What you will do:
**A.** According to the Free Music Archive notebook, how many genres are in the dataset's hierarchical taxonomy?
**B.** Reproduce the Free Music Archive notebook from "# module for" to "is provided below.".

Extract provided:

-- Opening Marker --

In [None]:
# modules for research report
from datascience import *
import numpy as np
import random
%matplotlib inline
import matplotlib.pyplot as plots
plots.style.use('fivethirtyeight')

# module for YouTube video
from IPython.display import YouTubeVideo

# okpy config
from client.api.notebook import Notebook
ok = Notebook('music-final-project.ok')
_ = ok.auth(inline=True)

# Free Music Archive: A Dataset For Music Analysis

This dataset was introduced by Michaël Defferrard, Kirell Benzi, Pierre Vandergheynst, and Xavier Bresson at the International Society for Music Information Retrieval (MIR) Conference in 2017.
It has been cleaned for your convenience: all missing values have been removed, and low-quality observations and variables have been filtered out. A brief summary of the dataset, originally
given at the conference, is provided below. 

**NB: You may not copy any public analyses of this dataset. Doing so will result in a zero.**

## Summary

>We introduce the Free Music Archive (FMA), an open and easily accessible dataset suitable for evaluating several tasks in MIR, a field concerned with browsing, searching, and
organizing large music collections. The community's growing interest in feature and end-to-end learning is however restrained by the limited availability of large audio datasets.
The FMA aims to overcome this hurdle by providing 917 GiB and 343 days of Creative Commons-licensed audio from 106,574 tracks from 16,341 artists and 14,854 albums, arranged in a
hierarchical taxonomy of 161 genres. It provides full-length and high-quality audio, pre-computed features, together with track- and user-level metadata, tags, and free-form text
such as biographies.

-- Closing Marker --

The data:
-- Opening Marker --

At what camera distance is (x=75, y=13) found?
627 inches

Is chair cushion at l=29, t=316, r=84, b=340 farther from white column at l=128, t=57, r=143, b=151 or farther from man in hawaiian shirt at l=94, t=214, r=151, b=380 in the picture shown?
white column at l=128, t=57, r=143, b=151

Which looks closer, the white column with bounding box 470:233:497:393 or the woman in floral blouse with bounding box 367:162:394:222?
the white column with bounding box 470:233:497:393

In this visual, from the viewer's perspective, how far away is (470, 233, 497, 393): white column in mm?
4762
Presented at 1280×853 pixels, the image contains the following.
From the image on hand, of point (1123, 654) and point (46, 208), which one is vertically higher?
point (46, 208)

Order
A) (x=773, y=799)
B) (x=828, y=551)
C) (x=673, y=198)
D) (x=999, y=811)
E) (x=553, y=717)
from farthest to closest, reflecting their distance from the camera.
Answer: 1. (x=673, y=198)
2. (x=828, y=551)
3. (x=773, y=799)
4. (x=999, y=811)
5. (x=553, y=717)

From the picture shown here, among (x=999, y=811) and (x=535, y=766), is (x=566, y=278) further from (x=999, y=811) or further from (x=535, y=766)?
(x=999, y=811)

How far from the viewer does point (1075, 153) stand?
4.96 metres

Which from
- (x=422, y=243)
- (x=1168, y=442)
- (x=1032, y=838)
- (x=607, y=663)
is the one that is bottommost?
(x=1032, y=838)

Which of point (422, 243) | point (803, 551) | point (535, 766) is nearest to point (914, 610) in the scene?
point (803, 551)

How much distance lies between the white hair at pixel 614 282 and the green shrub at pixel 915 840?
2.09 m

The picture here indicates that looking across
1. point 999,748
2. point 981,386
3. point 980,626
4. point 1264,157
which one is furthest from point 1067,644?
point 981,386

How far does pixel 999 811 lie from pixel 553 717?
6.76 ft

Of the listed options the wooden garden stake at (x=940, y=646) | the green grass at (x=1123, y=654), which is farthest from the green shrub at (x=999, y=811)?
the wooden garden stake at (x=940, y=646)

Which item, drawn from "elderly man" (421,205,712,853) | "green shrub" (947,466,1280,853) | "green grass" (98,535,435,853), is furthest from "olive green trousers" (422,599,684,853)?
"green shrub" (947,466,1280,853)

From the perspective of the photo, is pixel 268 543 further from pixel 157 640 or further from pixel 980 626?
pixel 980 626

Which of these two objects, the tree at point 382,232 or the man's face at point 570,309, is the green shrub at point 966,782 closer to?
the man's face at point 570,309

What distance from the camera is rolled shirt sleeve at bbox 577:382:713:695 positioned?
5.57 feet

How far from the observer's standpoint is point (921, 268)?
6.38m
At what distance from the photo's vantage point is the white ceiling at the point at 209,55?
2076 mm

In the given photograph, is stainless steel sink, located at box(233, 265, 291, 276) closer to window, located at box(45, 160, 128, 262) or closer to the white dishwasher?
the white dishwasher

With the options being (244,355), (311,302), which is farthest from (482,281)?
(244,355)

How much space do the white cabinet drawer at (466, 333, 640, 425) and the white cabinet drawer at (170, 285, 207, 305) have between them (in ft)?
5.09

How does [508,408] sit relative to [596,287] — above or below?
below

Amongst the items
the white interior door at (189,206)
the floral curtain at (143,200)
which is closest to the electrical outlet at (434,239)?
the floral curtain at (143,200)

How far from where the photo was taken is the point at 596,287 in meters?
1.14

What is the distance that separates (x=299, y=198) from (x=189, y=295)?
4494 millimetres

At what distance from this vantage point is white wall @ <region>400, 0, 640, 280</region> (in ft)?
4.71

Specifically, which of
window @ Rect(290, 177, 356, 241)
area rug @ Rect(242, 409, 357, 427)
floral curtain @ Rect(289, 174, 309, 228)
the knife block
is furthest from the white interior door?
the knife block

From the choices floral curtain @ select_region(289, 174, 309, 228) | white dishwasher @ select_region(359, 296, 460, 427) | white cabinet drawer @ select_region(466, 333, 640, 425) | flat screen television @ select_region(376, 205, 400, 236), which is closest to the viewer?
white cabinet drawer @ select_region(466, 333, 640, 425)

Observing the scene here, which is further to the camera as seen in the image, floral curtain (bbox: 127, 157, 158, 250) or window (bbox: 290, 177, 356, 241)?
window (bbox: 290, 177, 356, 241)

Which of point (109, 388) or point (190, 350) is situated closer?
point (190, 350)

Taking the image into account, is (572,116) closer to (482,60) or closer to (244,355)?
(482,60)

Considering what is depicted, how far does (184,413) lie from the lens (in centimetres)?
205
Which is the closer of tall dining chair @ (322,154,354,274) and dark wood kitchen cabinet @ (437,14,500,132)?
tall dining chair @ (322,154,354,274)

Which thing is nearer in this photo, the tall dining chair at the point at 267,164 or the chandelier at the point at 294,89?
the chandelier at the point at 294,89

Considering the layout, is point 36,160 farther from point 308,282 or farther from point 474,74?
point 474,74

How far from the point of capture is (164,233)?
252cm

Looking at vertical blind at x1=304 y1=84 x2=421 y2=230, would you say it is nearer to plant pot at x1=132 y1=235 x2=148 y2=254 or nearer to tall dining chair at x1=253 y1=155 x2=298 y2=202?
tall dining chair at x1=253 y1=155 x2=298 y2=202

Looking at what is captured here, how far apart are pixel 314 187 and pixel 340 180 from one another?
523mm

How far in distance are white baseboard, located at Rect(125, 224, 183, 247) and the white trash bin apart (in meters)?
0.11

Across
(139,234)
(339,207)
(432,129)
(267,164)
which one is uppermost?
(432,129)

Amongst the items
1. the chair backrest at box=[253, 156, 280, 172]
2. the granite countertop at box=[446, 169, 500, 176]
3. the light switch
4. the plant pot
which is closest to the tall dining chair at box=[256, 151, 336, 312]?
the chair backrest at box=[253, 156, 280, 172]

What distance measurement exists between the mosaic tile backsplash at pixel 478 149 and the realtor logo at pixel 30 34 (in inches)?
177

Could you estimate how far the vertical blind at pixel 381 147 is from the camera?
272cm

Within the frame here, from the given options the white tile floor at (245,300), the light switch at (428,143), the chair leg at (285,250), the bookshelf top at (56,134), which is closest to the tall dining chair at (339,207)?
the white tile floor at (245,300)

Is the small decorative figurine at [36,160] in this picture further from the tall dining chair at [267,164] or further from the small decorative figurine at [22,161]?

-- Closing Marker --

Responses to the tasks:
**A.** 161 genres.

**B.**
# module for YouTube video
from IPython.display import YouTubeVideo

# okpy config
from client.api.notebook import Notebook
ok = Notebook('music-final-project.ok')
_ = ok.auth(inline=True)

# Free Music Archive: A Dataset For Music Analysis

This dataset was introduced by Michaël Defferrard, Kirell Benzi, Pierre Vandergheynst, and Xavier Bresson at the International Society for Music Information Retrieval (MIR) Conference in 2017.
It has been cleaned for your convenience: all missing values have been removed, and low-quality observations and variables have been filtered out. A brief summary of the dataset, originally
given at the conference, is provided below.